### Data section
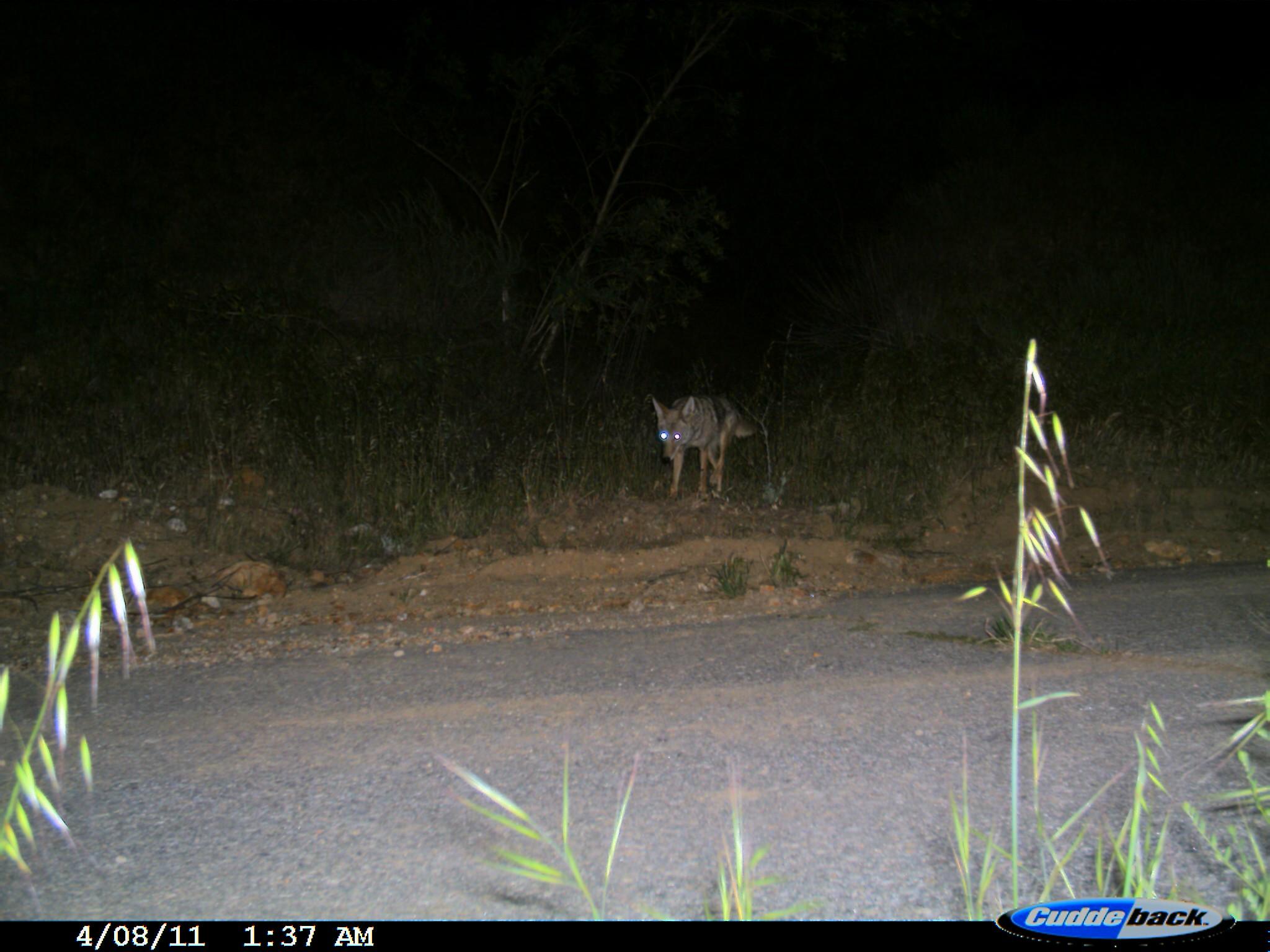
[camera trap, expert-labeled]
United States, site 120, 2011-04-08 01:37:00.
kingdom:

### Exercise description
Set down all of the data word for word; no pictures belong in it.

### Exercise result
[camera trap, expert-labeled]
United States, site 120, 2011-04-08 01:37:00.
kingdom:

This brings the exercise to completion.